Hump yards work by using a small hill over which cars are pushed, before being released down a slope and switched automatically into cuts of cars, ready to be made into outbound trains. UP's active humps include:[11]

Union Pacific Police Department


Union Pacific maintains a functioning police department staffed with Special Agents with jurisdiction over crimes against the railroad. Special Agents have federal and state arrest powers and can enforce laws even off railroad property in most states where the railroad operates. Special Agents typically investigate major incidents such as derailments, sabotage, grade crossing accidents, and hazardous material accidents and minor issues such as trespassing on the railroad right of way, vandalism/graffiti, and theft of company property or customer product.

Special Agents often coordinate with local, state, and federal law enforcement on issues concerning the railroad and are dispatched nationally through UP Headquarters in Omaha. The UP Police Department and the term "Special Agent" were models for the FBI when it was created in 1907.

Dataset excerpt
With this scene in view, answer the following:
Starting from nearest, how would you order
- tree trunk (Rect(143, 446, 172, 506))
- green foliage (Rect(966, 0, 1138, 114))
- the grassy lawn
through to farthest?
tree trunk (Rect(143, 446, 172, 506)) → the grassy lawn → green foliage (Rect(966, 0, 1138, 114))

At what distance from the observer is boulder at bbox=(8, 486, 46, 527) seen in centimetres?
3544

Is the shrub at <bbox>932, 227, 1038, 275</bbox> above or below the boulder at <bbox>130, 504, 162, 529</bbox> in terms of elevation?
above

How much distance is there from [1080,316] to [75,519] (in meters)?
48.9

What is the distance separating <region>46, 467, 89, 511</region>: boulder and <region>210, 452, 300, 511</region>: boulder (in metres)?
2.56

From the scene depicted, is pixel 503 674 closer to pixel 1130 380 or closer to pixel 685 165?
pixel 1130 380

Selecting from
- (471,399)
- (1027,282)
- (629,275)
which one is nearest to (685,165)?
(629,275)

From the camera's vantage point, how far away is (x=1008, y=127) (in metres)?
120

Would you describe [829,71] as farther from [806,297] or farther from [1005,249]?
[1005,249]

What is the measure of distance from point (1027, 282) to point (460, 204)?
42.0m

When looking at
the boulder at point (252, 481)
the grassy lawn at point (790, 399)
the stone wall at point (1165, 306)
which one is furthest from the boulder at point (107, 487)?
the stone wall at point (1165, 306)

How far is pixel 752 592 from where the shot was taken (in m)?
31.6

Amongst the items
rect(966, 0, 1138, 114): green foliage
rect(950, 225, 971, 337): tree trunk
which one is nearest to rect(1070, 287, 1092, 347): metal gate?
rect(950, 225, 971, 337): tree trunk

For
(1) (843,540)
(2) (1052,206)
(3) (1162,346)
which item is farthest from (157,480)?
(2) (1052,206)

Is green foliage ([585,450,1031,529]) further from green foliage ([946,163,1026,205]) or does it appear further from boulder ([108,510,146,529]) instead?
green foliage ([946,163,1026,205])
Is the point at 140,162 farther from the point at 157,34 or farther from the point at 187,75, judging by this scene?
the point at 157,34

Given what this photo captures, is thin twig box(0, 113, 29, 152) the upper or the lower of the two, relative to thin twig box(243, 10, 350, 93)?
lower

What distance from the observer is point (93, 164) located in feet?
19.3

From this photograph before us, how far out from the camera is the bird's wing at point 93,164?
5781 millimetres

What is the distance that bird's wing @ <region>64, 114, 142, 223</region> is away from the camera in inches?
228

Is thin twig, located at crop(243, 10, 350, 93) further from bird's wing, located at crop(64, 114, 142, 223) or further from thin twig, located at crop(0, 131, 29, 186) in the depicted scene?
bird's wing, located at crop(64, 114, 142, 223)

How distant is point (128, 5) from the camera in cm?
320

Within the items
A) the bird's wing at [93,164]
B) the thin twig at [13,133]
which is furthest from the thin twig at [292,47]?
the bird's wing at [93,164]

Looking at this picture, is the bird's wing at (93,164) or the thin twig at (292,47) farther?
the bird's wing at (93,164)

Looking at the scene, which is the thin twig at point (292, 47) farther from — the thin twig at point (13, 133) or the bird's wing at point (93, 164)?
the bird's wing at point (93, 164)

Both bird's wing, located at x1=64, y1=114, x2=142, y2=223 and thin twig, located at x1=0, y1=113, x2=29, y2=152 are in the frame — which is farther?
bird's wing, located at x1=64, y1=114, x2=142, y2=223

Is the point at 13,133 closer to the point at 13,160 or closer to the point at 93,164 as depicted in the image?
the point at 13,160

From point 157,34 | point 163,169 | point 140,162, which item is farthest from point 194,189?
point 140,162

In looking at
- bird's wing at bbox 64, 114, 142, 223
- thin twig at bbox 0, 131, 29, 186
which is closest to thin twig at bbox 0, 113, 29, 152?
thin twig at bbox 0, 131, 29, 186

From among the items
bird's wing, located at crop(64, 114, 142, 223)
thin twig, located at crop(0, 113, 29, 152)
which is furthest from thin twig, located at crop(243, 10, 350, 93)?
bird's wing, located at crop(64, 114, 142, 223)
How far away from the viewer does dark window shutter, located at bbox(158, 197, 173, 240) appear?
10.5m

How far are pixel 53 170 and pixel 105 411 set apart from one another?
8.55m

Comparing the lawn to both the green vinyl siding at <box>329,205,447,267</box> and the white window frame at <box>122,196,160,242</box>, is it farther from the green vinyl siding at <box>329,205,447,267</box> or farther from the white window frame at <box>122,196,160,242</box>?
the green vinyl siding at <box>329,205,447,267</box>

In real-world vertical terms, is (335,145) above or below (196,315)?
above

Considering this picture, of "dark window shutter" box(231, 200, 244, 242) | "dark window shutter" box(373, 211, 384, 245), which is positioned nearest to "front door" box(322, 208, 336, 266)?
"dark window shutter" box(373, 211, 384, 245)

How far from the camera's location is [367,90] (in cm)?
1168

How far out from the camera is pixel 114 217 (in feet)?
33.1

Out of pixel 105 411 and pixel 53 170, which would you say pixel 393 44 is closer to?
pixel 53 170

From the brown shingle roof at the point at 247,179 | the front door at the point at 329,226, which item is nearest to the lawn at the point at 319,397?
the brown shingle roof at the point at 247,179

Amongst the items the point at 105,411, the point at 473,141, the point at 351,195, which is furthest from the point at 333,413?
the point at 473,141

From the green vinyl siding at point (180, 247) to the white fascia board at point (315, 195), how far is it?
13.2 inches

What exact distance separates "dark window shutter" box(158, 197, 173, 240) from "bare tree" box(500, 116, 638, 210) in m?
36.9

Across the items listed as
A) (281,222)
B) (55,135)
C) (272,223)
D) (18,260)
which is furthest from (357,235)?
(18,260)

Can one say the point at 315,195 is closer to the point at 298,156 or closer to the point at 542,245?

#### Problems to work on:
**A.** Translate this sentence from the Union Pacific passage into Spanish: "Special Agents often coordinate with local, state, and federal law enforcement on issues concerning the railroad and are dispatched nationally through UP Headquarters in Omaha."
**B.** Using the Union Pacific passage, answer each question:
(i) What do hump yards push cars over before releasing them down a slope?
(ii) What two kinds of arrest powers do Special Agents have?
(iii) In what year was the FBI created?

#### Answers for the exercise:
**A.** Los Agentes Especiales a menudo se coordinan con las fuerzas del orden locales, estatales y federales en asuntos relacionados con el ferrocarril y son despachados a nivel nacional a través de la sede de UP en Omaha.

**B.**
(i) A small hill
(ii) Federal and state arrest powers
(iii) 1907